Ce qui était particulièrement fascinant, c’est que nous étions là pour l’équinoxe d’automne, et l’orientation des temples correspond précisément à l’alternance de lumière et d’obscurité. J’en ai encore des frissons en imaginant comment, il y a des milliers d’années, les habitants vivaient ici en harmonie avec le rythme de la nature (et peut-être bien d’autres choses).
Tout n’est pas aussi brillant que sur les cartes postales
Bien sûr, comme dans tout voyage, il y a eu des déceptions. Marsaxlokk, célèbre pour ses bateaux luzzu colorés, m’a un peu déçue. En dehors des jours de marché, il n’y a pas grand-chose à faire à part profiter des restaurants en bord de mer et des souvenirs. La présence de déchets était aussi visible par endroits – probablement à cause des touristes – ce qui ternit un peu la magie.

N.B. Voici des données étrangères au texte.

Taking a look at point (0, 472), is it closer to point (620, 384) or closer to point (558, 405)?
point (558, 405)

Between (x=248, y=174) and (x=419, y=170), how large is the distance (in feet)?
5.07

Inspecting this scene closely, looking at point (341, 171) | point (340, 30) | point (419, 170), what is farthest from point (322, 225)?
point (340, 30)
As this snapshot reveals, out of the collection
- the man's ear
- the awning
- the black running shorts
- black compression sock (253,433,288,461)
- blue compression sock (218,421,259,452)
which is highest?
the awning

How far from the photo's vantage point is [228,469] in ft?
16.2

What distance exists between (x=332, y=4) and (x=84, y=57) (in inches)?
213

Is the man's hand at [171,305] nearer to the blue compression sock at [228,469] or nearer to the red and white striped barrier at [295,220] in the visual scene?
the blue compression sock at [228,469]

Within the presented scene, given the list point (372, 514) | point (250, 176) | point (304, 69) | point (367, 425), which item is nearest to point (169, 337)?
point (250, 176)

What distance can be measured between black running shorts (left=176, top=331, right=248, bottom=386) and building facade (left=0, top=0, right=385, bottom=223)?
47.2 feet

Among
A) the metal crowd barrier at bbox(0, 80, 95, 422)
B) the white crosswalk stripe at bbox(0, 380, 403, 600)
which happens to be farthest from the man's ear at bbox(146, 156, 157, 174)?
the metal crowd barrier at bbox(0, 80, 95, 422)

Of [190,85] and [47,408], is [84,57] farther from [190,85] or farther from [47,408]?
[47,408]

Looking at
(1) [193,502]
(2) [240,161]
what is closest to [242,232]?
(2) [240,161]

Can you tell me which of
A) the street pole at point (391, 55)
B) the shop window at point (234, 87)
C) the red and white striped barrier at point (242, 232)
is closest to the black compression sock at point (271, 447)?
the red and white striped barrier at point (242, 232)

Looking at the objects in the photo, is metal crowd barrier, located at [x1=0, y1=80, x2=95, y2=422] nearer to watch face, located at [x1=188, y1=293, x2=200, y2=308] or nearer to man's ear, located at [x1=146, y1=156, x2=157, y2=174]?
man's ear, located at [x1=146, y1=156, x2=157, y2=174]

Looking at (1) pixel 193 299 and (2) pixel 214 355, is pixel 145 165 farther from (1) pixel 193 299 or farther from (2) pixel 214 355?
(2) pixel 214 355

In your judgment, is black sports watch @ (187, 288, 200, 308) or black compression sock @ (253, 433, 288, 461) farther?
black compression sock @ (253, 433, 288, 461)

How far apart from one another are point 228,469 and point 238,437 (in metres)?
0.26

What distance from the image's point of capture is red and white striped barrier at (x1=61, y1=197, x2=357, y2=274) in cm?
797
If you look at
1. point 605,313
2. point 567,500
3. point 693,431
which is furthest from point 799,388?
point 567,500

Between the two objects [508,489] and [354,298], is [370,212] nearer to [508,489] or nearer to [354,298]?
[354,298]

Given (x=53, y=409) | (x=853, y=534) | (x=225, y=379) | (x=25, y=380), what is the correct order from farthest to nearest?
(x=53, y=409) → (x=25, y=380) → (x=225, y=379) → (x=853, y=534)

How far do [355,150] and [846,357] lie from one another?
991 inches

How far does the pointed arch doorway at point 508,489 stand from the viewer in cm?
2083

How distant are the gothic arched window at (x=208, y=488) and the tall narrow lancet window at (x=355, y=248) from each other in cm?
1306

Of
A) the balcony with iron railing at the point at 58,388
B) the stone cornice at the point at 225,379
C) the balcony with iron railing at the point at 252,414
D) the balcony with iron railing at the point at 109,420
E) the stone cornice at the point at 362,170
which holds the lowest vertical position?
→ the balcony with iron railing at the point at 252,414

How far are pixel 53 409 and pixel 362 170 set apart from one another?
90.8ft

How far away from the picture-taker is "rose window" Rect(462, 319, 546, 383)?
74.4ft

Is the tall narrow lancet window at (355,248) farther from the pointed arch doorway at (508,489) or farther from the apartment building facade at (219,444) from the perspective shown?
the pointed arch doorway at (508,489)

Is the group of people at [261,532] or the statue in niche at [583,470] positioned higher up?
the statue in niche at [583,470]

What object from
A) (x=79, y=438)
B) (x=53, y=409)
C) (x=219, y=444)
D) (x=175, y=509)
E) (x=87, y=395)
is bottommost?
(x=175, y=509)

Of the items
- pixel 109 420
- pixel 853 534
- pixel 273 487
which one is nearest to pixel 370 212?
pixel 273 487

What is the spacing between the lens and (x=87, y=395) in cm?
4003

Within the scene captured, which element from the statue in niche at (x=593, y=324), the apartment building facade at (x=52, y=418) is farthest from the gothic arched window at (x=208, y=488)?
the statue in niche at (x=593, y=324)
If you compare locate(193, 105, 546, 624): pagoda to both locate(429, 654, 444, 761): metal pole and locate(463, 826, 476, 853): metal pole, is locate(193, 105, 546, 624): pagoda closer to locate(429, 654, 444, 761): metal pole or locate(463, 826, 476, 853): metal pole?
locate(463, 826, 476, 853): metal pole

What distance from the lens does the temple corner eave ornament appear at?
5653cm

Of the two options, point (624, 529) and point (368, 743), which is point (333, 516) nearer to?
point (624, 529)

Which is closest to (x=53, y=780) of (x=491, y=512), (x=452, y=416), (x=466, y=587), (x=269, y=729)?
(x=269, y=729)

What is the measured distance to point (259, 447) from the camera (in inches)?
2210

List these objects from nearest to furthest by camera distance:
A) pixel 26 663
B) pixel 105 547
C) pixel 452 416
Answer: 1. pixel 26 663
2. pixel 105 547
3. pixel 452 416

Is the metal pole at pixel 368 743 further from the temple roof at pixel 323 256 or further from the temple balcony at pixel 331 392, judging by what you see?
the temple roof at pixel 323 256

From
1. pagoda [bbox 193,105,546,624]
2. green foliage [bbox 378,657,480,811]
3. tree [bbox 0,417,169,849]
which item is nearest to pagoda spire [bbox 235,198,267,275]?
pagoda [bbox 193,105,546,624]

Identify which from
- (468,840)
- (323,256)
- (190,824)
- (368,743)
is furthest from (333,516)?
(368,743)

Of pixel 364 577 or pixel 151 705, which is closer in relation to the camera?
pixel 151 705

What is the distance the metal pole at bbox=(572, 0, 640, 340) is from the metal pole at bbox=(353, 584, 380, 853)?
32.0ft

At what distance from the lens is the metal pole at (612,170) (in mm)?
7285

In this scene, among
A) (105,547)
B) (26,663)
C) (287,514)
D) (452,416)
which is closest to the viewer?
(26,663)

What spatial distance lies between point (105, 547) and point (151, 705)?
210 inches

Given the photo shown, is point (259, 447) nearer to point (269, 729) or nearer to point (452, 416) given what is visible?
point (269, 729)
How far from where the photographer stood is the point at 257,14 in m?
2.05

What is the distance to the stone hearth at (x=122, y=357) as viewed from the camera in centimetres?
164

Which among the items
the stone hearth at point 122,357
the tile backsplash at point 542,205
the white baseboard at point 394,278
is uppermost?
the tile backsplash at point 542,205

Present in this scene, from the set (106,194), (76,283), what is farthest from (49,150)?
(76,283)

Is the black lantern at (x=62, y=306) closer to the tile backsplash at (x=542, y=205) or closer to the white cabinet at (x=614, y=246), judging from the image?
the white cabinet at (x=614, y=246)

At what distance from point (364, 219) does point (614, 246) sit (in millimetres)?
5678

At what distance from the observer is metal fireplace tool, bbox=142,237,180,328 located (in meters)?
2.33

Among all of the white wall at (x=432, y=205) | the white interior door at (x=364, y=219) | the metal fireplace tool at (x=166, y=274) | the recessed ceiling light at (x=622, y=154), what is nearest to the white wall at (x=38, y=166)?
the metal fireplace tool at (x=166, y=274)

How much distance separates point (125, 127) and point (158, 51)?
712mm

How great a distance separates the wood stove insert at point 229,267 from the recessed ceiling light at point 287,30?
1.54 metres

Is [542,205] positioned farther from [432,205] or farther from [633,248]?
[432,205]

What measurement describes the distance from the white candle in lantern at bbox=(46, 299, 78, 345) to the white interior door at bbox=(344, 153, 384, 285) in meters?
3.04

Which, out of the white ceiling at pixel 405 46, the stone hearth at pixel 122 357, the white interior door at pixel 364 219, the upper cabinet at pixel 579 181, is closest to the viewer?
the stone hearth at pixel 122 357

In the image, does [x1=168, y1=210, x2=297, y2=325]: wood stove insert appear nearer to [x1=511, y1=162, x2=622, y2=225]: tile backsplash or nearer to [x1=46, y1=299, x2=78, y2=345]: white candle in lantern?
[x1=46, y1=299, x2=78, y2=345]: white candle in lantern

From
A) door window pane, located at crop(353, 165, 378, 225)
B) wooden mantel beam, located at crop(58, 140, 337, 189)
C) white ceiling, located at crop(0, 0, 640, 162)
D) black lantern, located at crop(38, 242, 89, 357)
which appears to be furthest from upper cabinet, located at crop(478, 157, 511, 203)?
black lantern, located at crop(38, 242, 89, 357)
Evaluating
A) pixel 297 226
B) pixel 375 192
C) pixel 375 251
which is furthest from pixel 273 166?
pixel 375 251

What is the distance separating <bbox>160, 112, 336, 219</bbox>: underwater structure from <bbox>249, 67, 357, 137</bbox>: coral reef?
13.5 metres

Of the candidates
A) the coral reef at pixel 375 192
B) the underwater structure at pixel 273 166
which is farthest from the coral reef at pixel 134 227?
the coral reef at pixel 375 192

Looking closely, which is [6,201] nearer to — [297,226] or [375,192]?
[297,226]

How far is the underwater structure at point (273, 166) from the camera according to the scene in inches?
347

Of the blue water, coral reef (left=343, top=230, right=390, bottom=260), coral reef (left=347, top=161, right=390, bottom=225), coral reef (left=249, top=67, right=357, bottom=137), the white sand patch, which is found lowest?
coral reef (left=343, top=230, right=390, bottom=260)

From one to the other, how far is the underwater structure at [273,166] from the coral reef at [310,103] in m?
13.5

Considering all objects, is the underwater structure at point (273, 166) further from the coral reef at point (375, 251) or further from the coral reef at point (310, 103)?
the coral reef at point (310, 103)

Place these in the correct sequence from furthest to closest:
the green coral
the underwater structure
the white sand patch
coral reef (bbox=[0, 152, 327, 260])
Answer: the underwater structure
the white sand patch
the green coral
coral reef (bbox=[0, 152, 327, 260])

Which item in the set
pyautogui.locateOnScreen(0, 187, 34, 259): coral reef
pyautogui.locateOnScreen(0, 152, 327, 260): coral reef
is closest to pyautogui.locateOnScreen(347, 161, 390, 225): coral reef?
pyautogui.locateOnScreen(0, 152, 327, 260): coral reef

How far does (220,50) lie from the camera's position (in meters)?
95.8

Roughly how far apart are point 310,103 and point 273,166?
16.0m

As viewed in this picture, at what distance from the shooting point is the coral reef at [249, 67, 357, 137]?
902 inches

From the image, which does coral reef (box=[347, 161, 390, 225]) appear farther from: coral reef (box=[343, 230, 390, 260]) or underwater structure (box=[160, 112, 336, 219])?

Nous sommes aussi allés aux Trois Cités, où nous avons vécu la seule expérience moins agréable : le taxi maritime affichait 3 euros, mais au moment de notre tour, le prix était passé à 5 euros par personne. Ce n’est pas une grosse somme, mais dans un pays de l’UE, on s’attend à plus de transparence. Cela reste le seul point négatif de tout le voyage, alors ne laissez pas cela vous freiner.

Astuces du quotidien pour faciliter la préparation de votre voyage
Voyager à Malte est globalement très simple, même pour ceux qui ne parlent pas de langue étrangère ou sont plus âgés. L’aéroport est petit et facile à comprendre, les magasins sont nombreux dans les villes principales, et on trouve même des commerces ouverts 24h/24. Les prix sont à peu près équivalents à ceux d’ici, et la mer était encore agréablement chaude fin septembre, au point que moi, passionnée de thermalisme, je me suis baignée. Par contre, pensez à prendre une veste légère ou un blazer, car la climatisation dans les bus et musées est souvent excessive.
Si vous explorez les villes, préparez-vous à des rues pentues et beaucoup d’escaliers, mais ce n’est pas un obstacle : avec un minimum d’effort, tout le monde peut s’y aventurer. Je ne recommande pas le vélo ou la trottinette, car les dénivelés, escaliers inattendus et revêtements abîmés peuvent réserver de mauvaises surprises, surtout en se baladant tranquillement. Sans oublier la conduite à gauche… En revanche, avec un mix taxi et bus, il est très facile de visiter les sites, qui sont vraiment nombreux et proches les uns des autres.

Malte est toute petite, mais impossible de tout voir en un seul voyage, nous n’avons pas épuisé notre liste. Elle mêle histoire ancienne et atmosphère contemporaine, avec de nombreuses plages invitantes, des balades médiévales et des marchés animés. C’est un véritable creuset culturel : arabe, africain, méditerranéen et local se mélangent, relevés d’une touche coloniale anglaise – avec toute sa beauté et ses couleurs.